Given that his previous church in Tasmania had done the play for years, he was able to reply with an enthusiastic “Yes!”

“Every time we’ve done it, from Launceston to Epping, people come away from it gobsmacked,” he says. “They are visibly moved by the whole program.” 

The genesis of the play came about in 2013 when Bishop Nicholson was at St John’s, Launceston, and there was the desire for a different, creative way to celebrate Good Friday. He took all four gospels and wrote a continuous biblical narrative from the Last Supper to the crucifixion and burial – breaking it up into separate scenes such as communion and Jesus’ washing of his disciples’ feet; and added an introduction that includes Creation and the Fall.

He then created a life-sized puppet of Jesus, operated by three puppeteers: one taking charge of the head and eyes, and the other two operating one hand apiece.

I’ve had people say to me, ‘I was crying during the crucifixion’

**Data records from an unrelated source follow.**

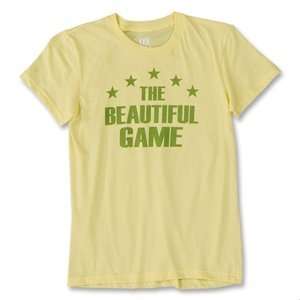   Womens Brazil Beautiful Game Soccer T Shirt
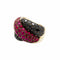 Bague 54 Damiani Gomitolo - Bague en or blanc, diamants noirs et rubis 58 Facettes 35870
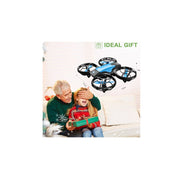 4DRC 4D-V8 Mini Drone, Suitable for Children and Beginners, 3 Batteries and Storage Bag Height Hold, Headless Mode, 3D Flip and Auto Hover, Blue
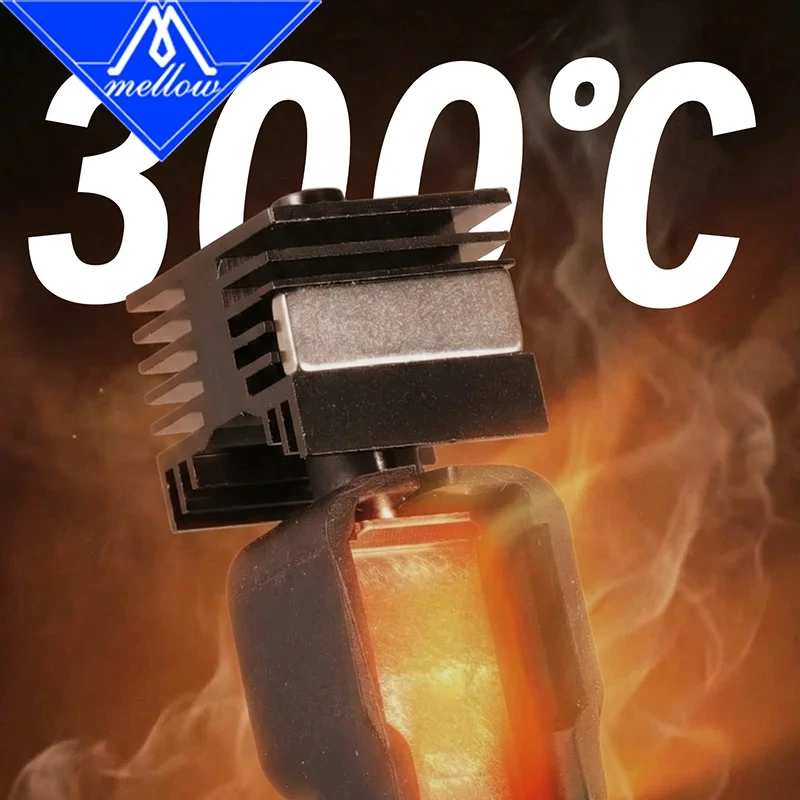 High Quality Mellow 2/4PCS Silicone Socks Cover Case 300C For Bambu Lab P2S 3D Printer Hotend Insulation Sleeve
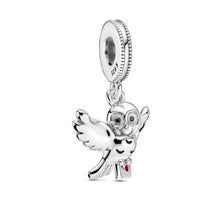 Load image into Gallery viewer, 925 Sterling Silver Harry Potter Hedwig Owl Dangle Charm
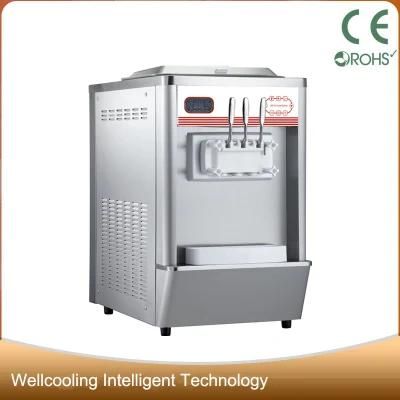 2+1 Mixed Flavor Soft Ice Cream Frozen Yogurt Machine Malaysia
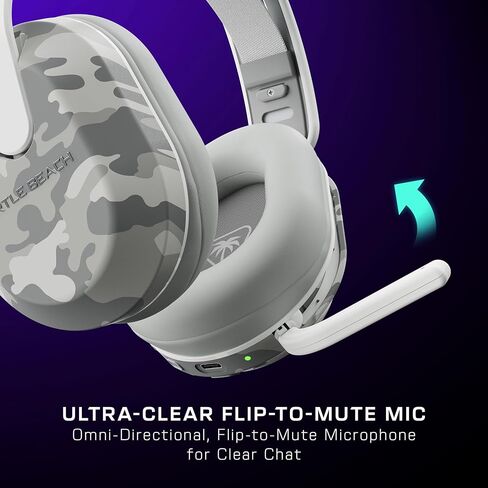 Turtle Beach Stealth 500 Wireless Gaming Headset Licensed for Xbox Series X|S, Compatible with Xbox One, Bluetooth, PC, Mobile, 40 Hr Battery, Memory Foam Cushions, Flip-to-Mute Mic – Arctic Camo in Saudi Arabia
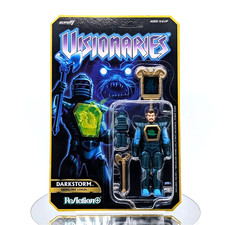 Super7 ReAction+ Visionaries Darkling Lord DARKSTORM 3.75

“I’ve always been interested in puppetry and how a puppet can relate adult concepts in a disarming way,” he says. “I think puppets are like a piece of visual art and, because they’re not lifelike, they stimulate your imagination. It's such a dramatic story, but I didn’t want to do it with real actors because it’s always done that way – and also, if you’re up there and you’re being Jesus at the Last Supper, it’s so hard to get the importance of it and all the emotions across.”

Simple props are used to illustrate the story such as a tree and snake in the Garden of Eden, bread and wine, a crown of thorns and a cross, and action onstage is interspersed with choral singing, congregational hymns, a solo performance of “Were You There (when they crucified my Lord)” and communion for the whole congregation. 

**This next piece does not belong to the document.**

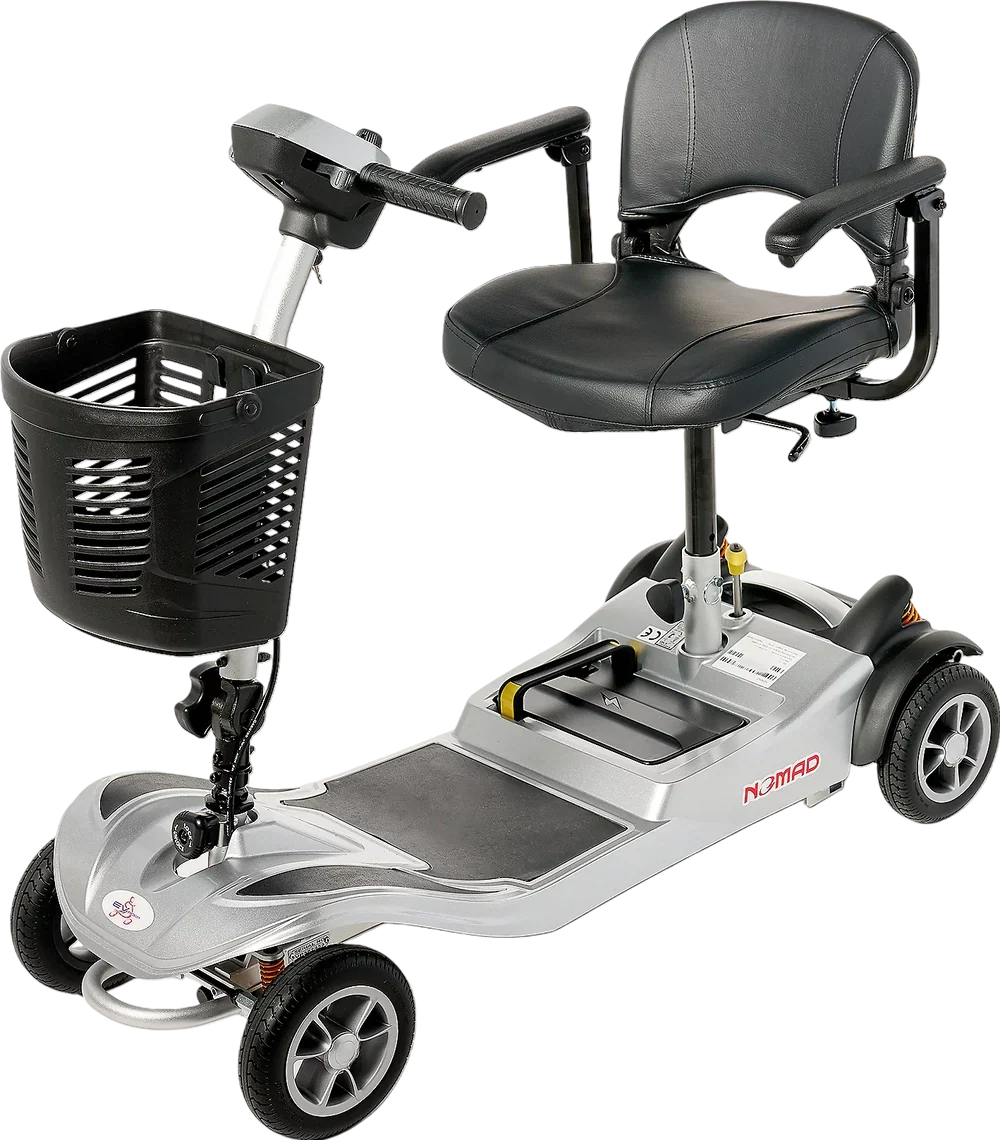 EV Rider Nomad Mobility Scooter 4 Wheel 260 lbs. Capacity 24V 10.3Ah Li-Ion Battery 4 MPH 10 Miles Open Box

The event is simply, and appropriately, named Friday.

“I’ve had people say to me, ‘I was crying during the crucifixion’,” Bishop Nicholson recalls.

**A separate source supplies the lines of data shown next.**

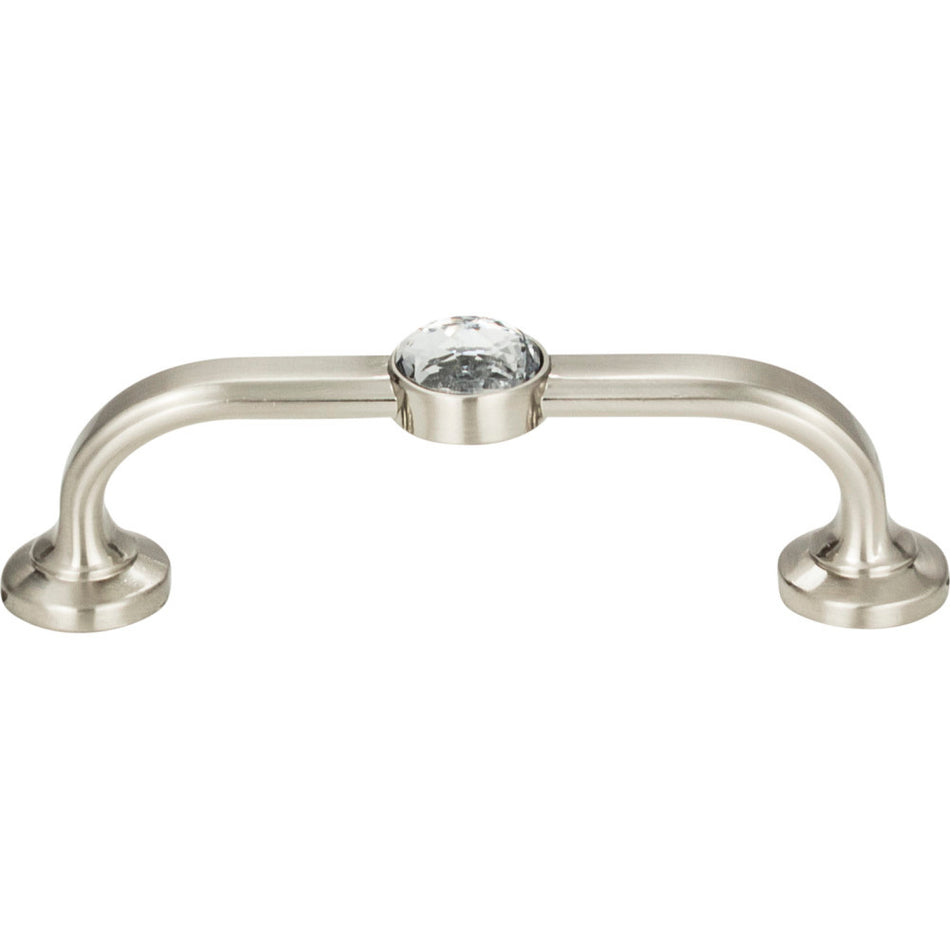 Atlas 344-BRN: 3" cc Legacy Crystal Bracelet Cabinet Pull - Brushed Nickel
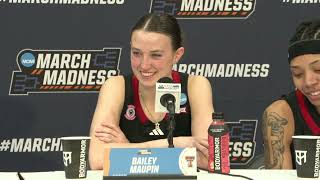 Texas Tech Postgame Press Conference (2026 Women's Second Round)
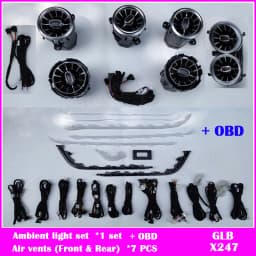 LED Dashboard Door Decorative Lamp For Benz GLA H247 B W247 GLB X247 MB 64-color Air Vent Outlet Nozzle Tweeter Ambient Light
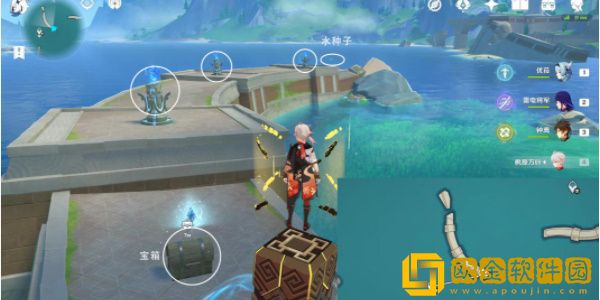 原神枫丹水元素方碑解密怎么做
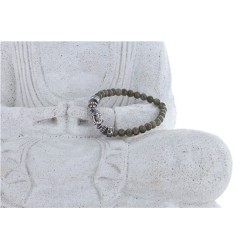 Bracelet Labradorite et Charms Bouddha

“In the crucifixion, the puppet’s eyes are able to be closed... when Jesus breathes his last, the puppeteer closes the eyes and that really has an impact upon people.

“What also takes place when he breathes his last is that the puppeteers let him slump down and the back curtain behind the cross rips open, and a red screen appears behind the dead Jesus. 

“People really enter into the emotion of it. We use the NIV text of the gospels, so it’s true to the story, but there’s something about art that connects to us. The word and the art are a powerful combination.”